Upon chemically/cell intrinsically (ROS) mediated DNA double strand break (DSB) induction, ATM is recruited to damage sites and undergoes auto-phosphorylation and acetylation (HAT: Tip60; HDACs: HDAC1/2). ATM kinase activation normally induces phosphorylation of downstream effectors like CHK2 and p53. Post-transcriptional modifications via de-/acetylation through HATs/HDACs (CBP, PCAF, hMOF and Tip60/HDAC1, SIRT1) regulate p53 activity. In T-PLL, proper activation of the otherwise intact p53 is not accomplished, most likely due to deficient ATM (deleted, mutated, modulated by TCL1). Addressing this incompetence of p53 induction and the high tonus of inactive (MDM2-bound) p53 as a central vulnerability, an enforced p53 activation through HDAC and MDM2 inhibition showed to be highly efficient in cell-death induction. Mitochondrial p53 can directly induce Bax and Bak oligomerization and antagonize the anti-apoptotic effects of Bcl-2 and Bcl-X_L. Moreover, reactivated p53 also leads to transcriptional induction of pro-apoptotic signaling mediators like BAX, PUMA, and NOXA. Therefore, the pro-apoptotic effects of p53 reactivation could be further enhanced by Bcl-2 inhibition.
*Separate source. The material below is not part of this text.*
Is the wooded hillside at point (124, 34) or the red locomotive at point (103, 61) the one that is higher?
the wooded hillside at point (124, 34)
The classes of (H)DAC inhibitors, MDM2 inhibitors, and Bcl-2 antagonists represent promising compounds to be interrogated for synergistic relationships, including with DNA-damage inducers.

Taking together, we are witnessing the exciting transition of an advanced understanding of the key molecular lesions of T-PLL towards their clinical exploitation. Within the past 2 years highly promising substance categories that specifically address the vulnerabilities of T-PLL have emerged (Figure 1). Namely, inhibitors of histone/non-histone protein deacetylation or of Bcl-2 proteins as well as p53 reactivators, and particularly combinations of those classes, will provide a new basis for future clinical trials in this chemotherapy-refractory disease.